第7話 不運な騎士

剛ことアルデバランが生活を営むウッドヴィレッジ領にはもう一人の転生者がいた。

彼の名はヴィクトル。

ライジング・サガのゲーム内にてプレイヤーキャラでは無い物の、高い守備力と後半に入手できる強装備を手に入れる事のできるイベントを持つため好きな人は好きなキャラクターである。

ただし後半は主人公であるプレイヤーキャラが集結するためもっぱら装備を剥がれ野に放たれて、放っておくと敵サイドに吸収されるという不運も背負っている。


「マジかぁ・・・ヴィクトルかぁ・・・」

大学生だった鈴木良平は不運にも量販店へ突っ込んで来たトラックが引き起こした火災に巻き込まれ前世では命を落とした。

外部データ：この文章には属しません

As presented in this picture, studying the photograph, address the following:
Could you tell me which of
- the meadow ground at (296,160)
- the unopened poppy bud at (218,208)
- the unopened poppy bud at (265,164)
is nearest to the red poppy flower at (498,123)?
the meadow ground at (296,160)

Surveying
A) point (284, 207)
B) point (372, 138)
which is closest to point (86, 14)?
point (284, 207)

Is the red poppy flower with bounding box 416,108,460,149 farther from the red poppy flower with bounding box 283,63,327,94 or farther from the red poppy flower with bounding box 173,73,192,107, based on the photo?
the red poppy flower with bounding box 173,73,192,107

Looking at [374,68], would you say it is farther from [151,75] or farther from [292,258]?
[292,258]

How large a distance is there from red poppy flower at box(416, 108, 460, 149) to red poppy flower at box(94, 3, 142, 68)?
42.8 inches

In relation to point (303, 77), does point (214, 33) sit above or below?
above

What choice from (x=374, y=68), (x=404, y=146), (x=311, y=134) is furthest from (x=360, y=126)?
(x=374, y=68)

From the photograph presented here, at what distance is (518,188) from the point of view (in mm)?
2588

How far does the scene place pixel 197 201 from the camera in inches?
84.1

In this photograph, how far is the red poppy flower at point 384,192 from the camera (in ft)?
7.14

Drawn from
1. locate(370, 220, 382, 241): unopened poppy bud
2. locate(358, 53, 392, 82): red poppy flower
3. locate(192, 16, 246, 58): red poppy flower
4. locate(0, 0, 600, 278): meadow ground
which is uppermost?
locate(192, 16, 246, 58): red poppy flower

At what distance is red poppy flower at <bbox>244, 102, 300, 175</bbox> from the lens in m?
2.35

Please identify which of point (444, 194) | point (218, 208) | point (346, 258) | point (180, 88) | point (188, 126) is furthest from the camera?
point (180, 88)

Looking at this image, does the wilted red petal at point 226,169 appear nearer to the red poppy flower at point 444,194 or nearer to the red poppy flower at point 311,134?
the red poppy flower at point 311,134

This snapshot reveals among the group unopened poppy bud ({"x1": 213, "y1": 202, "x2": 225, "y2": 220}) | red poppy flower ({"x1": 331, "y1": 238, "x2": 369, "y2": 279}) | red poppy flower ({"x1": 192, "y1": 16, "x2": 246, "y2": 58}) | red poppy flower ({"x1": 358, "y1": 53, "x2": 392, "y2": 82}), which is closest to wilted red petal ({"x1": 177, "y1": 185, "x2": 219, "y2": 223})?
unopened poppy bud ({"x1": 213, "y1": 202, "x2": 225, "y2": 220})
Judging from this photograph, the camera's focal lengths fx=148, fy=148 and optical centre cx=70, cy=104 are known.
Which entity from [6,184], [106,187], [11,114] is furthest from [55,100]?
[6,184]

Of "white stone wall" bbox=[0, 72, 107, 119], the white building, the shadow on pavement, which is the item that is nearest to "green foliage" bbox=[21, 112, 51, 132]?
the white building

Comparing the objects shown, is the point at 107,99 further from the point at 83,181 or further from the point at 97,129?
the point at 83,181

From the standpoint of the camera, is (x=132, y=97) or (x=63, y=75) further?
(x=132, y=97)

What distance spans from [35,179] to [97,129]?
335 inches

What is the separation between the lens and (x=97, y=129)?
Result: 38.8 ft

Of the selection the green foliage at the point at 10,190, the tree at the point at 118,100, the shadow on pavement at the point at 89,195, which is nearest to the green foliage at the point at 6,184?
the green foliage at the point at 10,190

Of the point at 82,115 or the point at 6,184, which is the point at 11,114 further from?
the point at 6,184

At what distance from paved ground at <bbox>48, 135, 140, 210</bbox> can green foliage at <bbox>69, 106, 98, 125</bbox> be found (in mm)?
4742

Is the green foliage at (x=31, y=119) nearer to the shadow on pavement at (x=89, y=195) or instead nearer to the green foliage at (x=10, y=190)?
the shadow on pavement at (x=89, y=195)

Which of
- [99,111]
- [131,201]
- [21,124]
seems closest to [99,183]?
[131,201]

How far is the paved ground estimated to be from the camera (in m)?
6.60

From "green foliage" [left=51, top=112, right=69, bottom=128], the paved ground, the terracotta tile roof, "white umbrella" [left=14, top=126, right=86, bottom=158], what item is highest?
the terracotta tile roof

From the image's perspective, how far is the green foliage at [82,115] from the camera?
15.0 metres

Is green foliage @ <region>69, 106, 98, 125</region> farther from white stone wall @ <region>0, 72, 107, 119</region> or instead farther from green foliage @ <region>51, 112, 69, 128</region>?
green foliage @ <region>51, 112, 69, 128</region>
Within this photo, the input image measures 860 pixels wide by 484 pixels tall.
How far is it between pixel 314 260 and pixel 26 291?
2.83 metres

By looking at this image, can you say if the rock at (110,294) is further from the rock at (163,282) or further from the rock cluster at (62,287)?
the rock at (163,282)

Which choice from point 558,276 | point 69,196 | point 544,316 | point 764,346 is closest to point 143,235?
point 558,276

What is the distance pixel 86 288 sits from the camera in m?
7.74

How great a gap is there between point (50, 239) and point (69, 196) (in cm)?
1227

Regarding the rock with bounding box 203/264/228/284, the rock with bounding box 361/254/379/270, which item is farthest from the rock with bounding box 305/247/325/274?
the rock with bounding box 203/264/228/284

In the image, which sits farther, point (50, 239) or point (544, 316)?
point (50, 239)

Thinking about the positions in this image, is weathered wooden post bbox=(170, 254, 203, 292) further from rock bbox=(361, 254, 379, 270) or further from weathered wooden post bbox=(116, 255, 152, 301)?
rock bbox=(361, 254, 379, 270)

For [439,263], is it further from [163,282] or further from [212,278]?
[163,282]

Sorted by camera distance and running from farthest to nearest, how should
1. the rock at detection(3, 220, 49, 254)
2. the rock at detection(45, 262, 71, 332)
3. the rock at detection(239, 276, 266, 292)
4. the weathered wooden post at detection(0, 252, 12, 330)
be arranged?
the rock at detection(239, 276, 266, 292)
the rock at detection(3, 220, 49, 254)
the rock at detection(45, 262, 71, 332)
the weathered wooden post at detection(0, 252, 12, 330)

彼は生前はライジング・サガというゲームが好きでやり込んでいた。

4週は思い出した頃に小・中・高・大学の夏休みにはクリアしていた。


ヴィクトルは好きなキャラではあるが、主人公である7人の英雄では無いし

彼の一番好きなキャラは正統派主人公のユリウスだった。


しかしゲームの世界と似ている、いや、もしかするとゲーム世界なのかも知れない?

彼はその事に気が付いてスキルポイントを見ると10000ポイントも所持している事に気が付つき、最初の憂鬱を吹き飛ばすくらい爽快な気分になった。


「こんだけポイントがあったら、主人公達よりも強くなれるんじゃね!?

いや、むしろゲームじゃなくてリアルになったんだから俺が主人公って事だよな!!」


夢中になってポイントを割り振り、彼の思う最強のキャラをクリエイトすることにした。


しかしヴィクトルはプレイヤーキャラではなく、序盤の終わり頃に初登場するキャラクターであり、彼のそれまでの人生を知らないのでどうした物かと考えた末、身体の成長を待ち

それから冒険者として金を稼ぎ、その金を元手に帝国士官学校へ入り

メインルートへの参入をしようと決意した。


まだ7歳になったばかりの子供なので彼の序盤では強すぎるステータスや

スキルは隠し、村の子供として潜伏して生活していた。


そんなある朝、家の手伝いの一環として森へ薬草や木材を村の子供達と拾いに行こうと広場に向かうと、彼の日常には居なかったはずの少年がいた。


「おっ、てめーがヴィクトルか!俺はアルデバラン、今日からお前を俺の子分にしてやる!ありがたく思えよ!!ガハハハ!!」


広場に積んである丸太の上からバカそうな顔の金髪DQN小僧がいきなりマウントを取ってきた。


ヴィクトルは意味がわからず少し考えた後に周囲を見渡すと、困った顔の村の友人達が彼の顔を見返してきた。


「こいつ、領地騎士のギュスターヴ様の息子らしいんだけど、

なんかいきなりこんな感じで子分にするって皆に言ってるんだよ。」

「この間まで親父の後ろを引っ付いて回ってる大人しい奴だったのにな、

頭でも打ったんじゃね?」


友人のヘクターとマイルズが困った顔で話しかけてきた。


「おい!お前ら並んで自己紹介をしろ!」


「えぇ・・・なんかだるい奴だなぁ」

ヘクターはボヤきながらも広場にいる子供達5人と一緒に

横一列に並んだ。


「ヘクターにマイルズにトーマス、サリアにヘレンか!よし!覚えたぞ!」

バカそうな口調に反してこのアルデバランという子供は紙に紙にメモを取り

眉間に皺を寄せて真面目に覚えようとしているようだった。


「あのーアルデバラン様、俺たちはこれから村の手伝いで仕事があるんで

今日はこのくらいで解散してもいいでしょうか?」


ヴィクトルが提案するとアルデバランが少し間を置いて答えた。

「あー、そうだよなぁ、あ、アルでいい!!アルと呼べ!

てめぇ、早速ガキのくせに意見するとは生意気な奴だ!懲らしめてやる!

おい、ヘクター、手ごろな棒を2つ持ってこい!!チャンバラで決闘だ!」


「自分だってガキじゃないか」

ヘクターは嫌そうな顔をしながらも棒を拾いに草むらの方へ歩いていった。


「おい!尖ってるやつとか、なんか危ない感じのはダメだぞ!

それから持つ時にトゲが指に刺さらないように注意しろよ!」

アルが大きい声で喚いた。



そうして朝からこっちの世界で初めての狩り以外の戦いを始める事となった。